Correlation, Linear Regression, Analysis and Threat Hunting

October 26, 2017

Yuval’s Cybersecurity Monitoring Maturity Model (MMM)

Cybersecurity Monitoring Maturity Model

Correlation & Linear Regression

“Correlation quantifies the degree to which two variables are related. Correlation does not fit a line through the data points. You simply are computing a correlation coefficient (r) that tells you how much one variable tends to change when the other one does. When r is 0.0, there is no relationship. When r is positive, there is a trend that one variable goes up as the other one goes up. When r is negative, there is a trend that one variable goes up as the other one goes down.

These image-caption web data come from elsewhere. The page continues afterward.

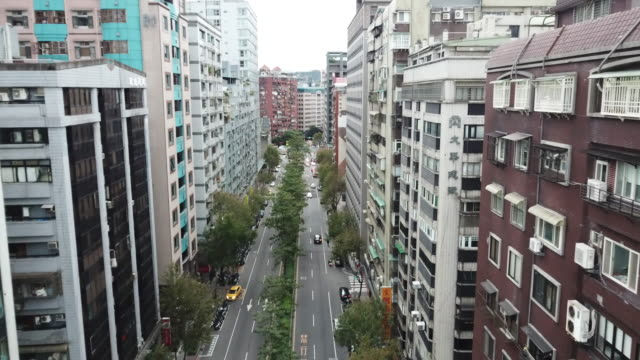 aerial drone view around xinyi road in taipei city. - taipei stock videos & royalty-free footage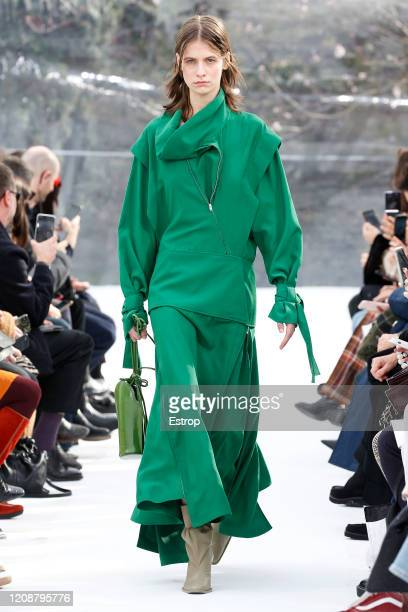 A model walks the runway during the Kenzo show as part of the Paris Fashion Week Womenswear Fall/Winter 2020/2021 on February 26 2020 in Paris France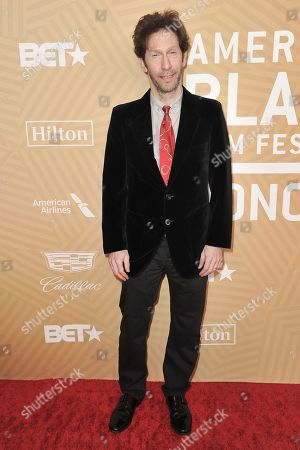 Stock Photo of Tim Blake Nelson attends the American Black Film Festival Honors Awards at the Beverly Hilton Hotel, in Beverly Hills, Calif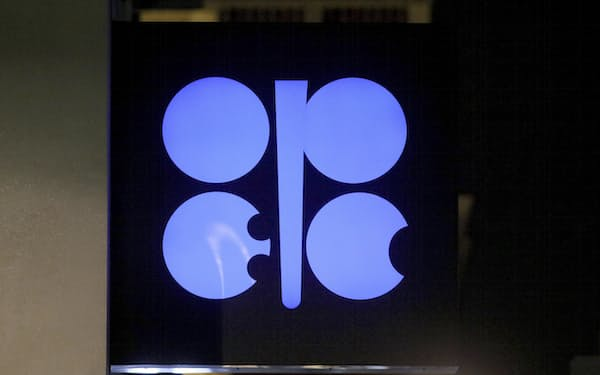 FILE - In this Dec. 19, 2019 file photo, the advertising label of the Organization of the Petroleum Exporting Countries, OPEC, shines at their headquarters in Vienna, Austria. The OPEC oil cartel and allied countries are meeting to decide on production. The meeting is being closely watched because oil markets are tight and the price of crude is just off a three-year high as the global economy bounces back from the pandemic. (AP Photo/Ronald Zak, File)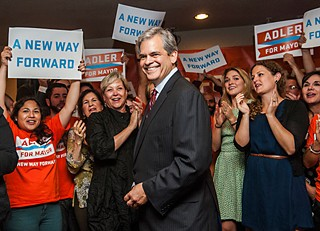 Surrounded by supporters at his campaign headquarters on Barton Springs Road, Austin mayoral candidate Steve Adler celebrates winning enough votes (37%) to head into a runoff with Council Member Mike Martinez (30%).  The two candidates will duke it out in December.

Linear regression finds the best line that predicts Y from X.  Correlation does not fit a line.”

Source: What is the difference between correlation and linear regression?

“The figure below shows four hypothetical scenarios in which one continuous variable is plotted along the X-axis and the other along the Y-axis.


  • Scenario 1 depicts a strong positive association (r=0.9), similar to what we might see for the correlation between infant birth weight and birth length.
  • Scenario 2 depicts a weaker association (r=0,2) that we might expect to see between age and body mass index (which tends to increase with age).
  • Scenario 3 might depict the lack of association (r approximately 0) between the extent of media exposure in adolescence and age at which adolescents initiate sexual activity.
  • Scenario 4 might depict the strong negative association (r= -0.9) generally observed between the number of hours of aerobic exercise per week and percent body fat.”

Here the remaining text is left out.